§ TASK STATEMENT
Print, exactly and completely, every entry in the data.

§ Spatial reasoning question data
....................
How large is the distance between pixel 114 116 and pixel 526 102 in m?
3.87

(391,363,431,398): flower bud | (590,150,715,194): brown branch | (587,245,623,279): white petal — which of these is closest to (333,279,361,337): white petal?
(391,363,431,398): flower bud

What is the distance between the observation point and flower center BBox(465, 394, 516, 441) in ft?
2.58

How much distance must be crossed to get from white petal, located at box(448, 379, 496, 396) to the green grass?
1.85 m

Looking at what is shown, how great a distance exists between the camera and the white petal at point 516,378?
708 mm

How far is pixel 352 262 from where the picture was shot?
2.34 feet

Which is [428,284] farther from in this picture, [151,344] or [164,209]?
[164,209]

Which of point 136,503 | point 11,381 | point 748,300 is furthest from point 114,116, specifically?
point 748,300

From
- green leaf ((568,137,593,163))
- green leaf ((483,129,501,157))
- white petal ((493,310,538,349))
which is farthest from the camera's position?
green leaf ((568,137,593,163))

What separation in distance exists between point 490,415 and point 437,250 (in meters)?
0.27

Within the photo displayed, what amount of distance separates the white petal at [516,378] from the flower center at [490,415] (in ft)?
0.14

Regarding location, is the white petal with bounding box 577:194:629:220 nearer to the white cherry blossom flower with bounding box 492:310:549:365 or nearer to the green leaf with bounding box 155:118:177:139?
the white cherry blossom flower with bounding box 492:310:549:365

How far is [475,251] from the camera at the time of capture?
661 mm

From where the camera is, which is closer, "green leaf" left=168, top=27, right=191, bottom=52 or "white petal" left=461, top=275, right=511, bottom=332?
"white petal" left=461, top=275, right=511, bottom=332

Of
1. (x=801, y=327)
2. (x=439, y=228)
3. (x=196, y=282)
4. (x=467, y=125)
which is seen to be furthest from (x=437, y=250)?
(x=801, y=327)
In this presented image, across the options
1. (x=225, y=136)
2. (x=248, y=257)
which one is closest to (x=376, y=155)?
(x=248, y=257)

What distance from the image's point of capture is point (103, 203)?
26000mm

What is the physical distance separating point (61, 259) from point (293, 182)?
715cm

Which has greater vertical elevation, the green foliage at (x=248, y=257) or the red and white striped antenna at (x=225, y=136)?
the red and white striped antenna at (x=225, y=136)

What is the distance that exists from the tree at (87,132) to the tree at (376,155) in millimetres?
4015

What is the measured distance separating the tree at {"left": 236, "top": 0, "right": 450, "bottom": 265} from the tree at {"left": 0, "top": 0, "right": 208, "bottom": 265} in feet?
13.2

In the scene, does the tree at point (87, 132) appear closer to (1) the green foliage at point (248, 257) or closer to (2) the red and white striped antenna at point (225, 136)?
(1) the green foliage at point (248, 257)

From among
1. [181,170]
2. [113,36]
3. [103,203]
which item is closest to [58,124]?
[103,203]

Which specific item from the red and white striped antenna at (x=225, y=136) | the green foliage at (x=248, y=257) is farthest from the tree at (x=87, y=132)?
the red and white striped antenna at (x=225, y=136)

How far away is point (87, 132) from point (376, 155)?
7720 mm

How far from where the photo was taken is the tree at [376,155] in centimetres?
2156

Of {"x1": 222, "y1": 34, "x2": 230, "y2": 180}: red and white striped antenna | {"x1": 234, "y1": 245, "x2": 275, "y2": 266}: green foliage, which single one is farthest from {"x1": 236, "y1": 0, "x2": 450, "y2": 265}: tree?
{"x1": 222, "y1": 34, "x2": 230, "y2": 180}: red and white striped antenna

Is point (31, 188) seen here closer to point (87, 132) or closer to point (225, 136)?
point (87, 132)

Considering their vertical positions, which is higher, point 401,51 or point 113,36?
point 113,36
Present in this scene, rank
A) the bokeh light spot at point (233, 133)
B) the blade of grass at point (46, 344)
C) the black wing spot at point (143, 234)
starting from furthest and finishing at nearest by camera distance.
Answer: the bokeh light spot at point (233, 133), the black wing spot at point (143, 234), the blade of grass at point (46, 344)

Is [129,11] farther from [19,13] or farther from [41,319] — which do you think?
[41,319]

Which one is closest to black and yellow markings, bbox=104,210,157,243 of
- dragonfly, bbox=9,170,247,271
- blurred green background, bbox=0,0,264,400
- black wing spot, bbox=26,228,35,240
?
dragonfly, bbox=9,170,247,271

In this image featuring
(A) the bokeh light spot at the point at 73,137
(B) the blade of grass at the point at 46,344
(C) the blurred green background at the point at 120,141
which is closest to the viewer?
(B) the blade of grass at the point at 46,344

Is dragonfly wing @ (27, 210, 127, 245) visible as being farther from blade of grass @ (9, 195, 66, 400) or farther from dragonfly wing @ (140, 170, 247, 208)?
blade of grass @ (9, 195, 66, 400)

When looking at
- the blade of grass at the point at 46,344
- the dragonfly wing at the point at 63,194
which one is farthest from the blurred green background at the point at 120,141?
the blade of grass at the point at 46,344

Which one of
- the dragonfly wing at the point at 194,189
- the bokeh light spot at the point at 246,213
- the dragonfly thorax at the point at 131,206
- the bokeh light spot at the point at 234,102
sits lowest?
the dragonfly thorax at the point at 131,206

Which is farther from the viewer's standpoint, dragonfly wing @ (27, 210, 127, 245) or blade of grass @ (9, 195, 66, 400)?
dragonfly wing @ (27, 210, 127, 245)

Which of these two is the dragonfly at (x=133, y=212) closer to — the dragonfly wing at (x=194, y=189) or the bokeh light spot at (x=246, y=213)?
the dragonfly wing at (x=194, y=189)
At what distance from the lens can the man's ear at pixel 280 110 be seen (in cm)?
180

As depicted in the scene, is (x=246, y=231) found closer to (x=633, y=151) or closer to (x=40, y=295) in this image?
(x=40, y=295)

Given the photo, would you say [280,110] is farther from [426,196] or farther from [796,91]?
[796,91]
....................
§ WRITTEN SOLUTION
How large is the distance between pixel 114 116 and pixel 526 102 in m?
3.87

(391,363,431,398): flower bud | (590,150,715,194): brown branch | (587,245,623,279): white petal — which of these is closest to (333,279,361,337): white petal?
(391,363,431,398): flower bud

What is the distance between the observation point and flower center BBox(465, 394, 516, 441) in ft?
2.58

How much distance must be crossed to get from white petal, located at box(448, 379, 496, 396) to the green grass?
1.85 m

Looking at what is shown, how great a distance exists between the camera and the white petal at point 516,378?
708 mm

How far is pixel 352 262 from where the picture was shot?
2.34 feet

Which is [428,284] farther from in this picture, [151,344] or [164,209]?
[164,209]

Which of point 136,503 | point 11,381 | point 748,300 is furthest from point 114,116, specifically?
point 748,300

From
- green leaf ((568,137,593,163))
- green leaf ((483,129,501,157))
- white petal ((493,310,538,349))
which is farthest from the camera's position?
green leaf ((568,137,593,163))

What separation in distance exists between point 490,415 and point 437,250 (in meters)?
0.27

Within the photo displayed, what amount of distance separates the white petal at [516,378] from the flower center at [490,415] (in ft)?
0.14

Regarding location, is the white petal with bounding box 577:194:629:220 nearer to the white cherry blossom flower with bounding box 492:310:549:365 or nearer to the green leaf with bounding box 155:118:177:139?
the white cherry blossom flower with bounding box 492:310:549:365

How far is [475,251] from the camera at the time of capture?
661 mm

From where the camera is, which is closer, "green leaf" left=168, top=27, right=191, bottom=52 or "white petal" left=461, top=275, right=511, bottom=332?
"white petal" left=461, top=275, right=511, bottom=332

Of
1. (x=801, y=327)
2. (x=439, y=228)
3. (x=196, y=282)
4. (x=467, y=125)
which is seen to be furthest from (x=437, y=250)?
(x=801, y=327)
In this presented image, across the options
1. (x=225, y=136)
2. (x=248, y=257)
which one is closest to (x=376, y=155)?
(x=248, y=257)

What distance from the image's point of capture is point (103, 203)?
26000mm

What is the physical distance separating point (61, 259) from point (293, 182)?
715cm

Which has greater vertical elevation, the green foliage at (x=248, y=257) or the red and white striped antenna at (x=225, y=136)?
the red and white striped antenna at (x=225, y=136)

What is the distance that exists from the tree at (87,132) to the tree at (376,155) in millimetres?
4015

What is the measured distance separating the tree at {"left": 236, "top": 0, "right": 450, "bottom": 265} from the tree at {"left": 0, "top": 0, "right": 208, "bottom": 265} in feet?
13.2

In the scene, does the tree at point (87, 132) appear closer to (1) the green foliage at point (248, 257) or closer to (2) the red and white striped antenna at point (225, 136)?
(1) the green foliage at point (248, 257)

From among
1. [181,170]
2. [113,36]
3. [103,203]
which item is closest to [58,124]?
[103,203]

Which specific item from the red and white striped antenna at (x=225, y=136) | the green foliage at (x=248, y=257) is farthest from the tree at (x=87, y=132)?
the red and white striped antenna at (x=225, y=136)

How far away is point (87, 132) from point (376, 155)?
7720 mm

How far from where the photo was taken is the tree at [376,155] in centimetres?
2156

Of {"x1": 222, "y1": 34, "x2": 230, "y2": 180}: red and white striped antenna | {"x1": 234, "y1": 245, "x2": 275, "y2": 266}: green foliage, which single one is farthest from {"x1": 236, "y1": 0, "x2": 450, "y2": 265}: tree?
{"x1": 222, "y1": 34, "x2": 230, "y2": 180}: red and white striped antenna

Is point (31, 188) seen here closer to point (87, 132) or closer to point (225, 136)?
point (87, 132)

Considering their vertical positions, which is higher, point 401,51 or point 113,36?
point 113,36
Present in this scene, rank
A) the bokeh light spot at point (233, 133)
B) the blade of grass at point (46, 344)
C) the black wing spot at point (143, 234)
starting from furthest and finishing at nearest by camera distance.
Answer: the bokeh light spot at point (233, 133), the black wing spot at point (143, 234), the blade of grass at point (46, 344)

Is [129,11] farther from [19,13] or farther from [41,319] — which do you think?
[41,319]

Which one is closest to black and yellow markings, bbox=104,210,157,243 of
- dragonfly, bbox=9,170,247,271
- blurred green background, bbox=0,0,264,400
- black wing spot, bbox=26,228,35,240
?
dragonfly, bbox=9,170,247,271

In this image featuring
(A) the bokeh light spot at the point at 73,137
(B) the blade of grass at the point at 46,344
(C) the blurred green background at the point at 120,141
which is closest to the viewer?
(B) the blade of grass at the point at 46,344

Is dragonfly wing @ (27, 210, 127, 245) visible as being farther from blade of grass @ (9, 195, 66, 400) or farther from dragonfly wing @ (140, 170, 247, 208)?
blade of grass @ (9, 195, 66, 400)

When looking at
- the blade of grass at the point at 46,344
- the dragonfly wing at the point at 63,194
which one is farthest from the blurred green background at the point at 120,141?
the blade of grass at the point at 46,344

Which one of
- the dragonfly wing at the point at 194,189
- the bokeh light spot at the point at 246,213
- the dragonfly thorax at the point at 131,206
- the bokeh light spot at the point at 234,102
sits lowest?
the dragonfly thorax at the point at 131,206

Which is farther from the viewer's standpoint, dragonfly wing @ (27, 210, 127, 245) or blade of grass @ (9, 195, 66, 400)?
dragonfly wing @ (27, 210, 127, 245)

Which of these two is the dragonfly at (x=133, y=212) closer to — the dragonfly wing at (x=194, y=189) or the bokeh light spot at (x=246, y=213)?
the dragonfly wing at (x=194, y=189)
At what distance from the lens can the man's ear at pixel 280 110 be seen (in cm)?
180

As depicted in the scene, is (x=246, y=231) found closer to (x=633, y=151) or closer to (x=40, y=295) in this image?
(x=40, y=295)

Given the photo, would you say [280,110] is farther from [426,196] or farther from [796,91]?
[796,91]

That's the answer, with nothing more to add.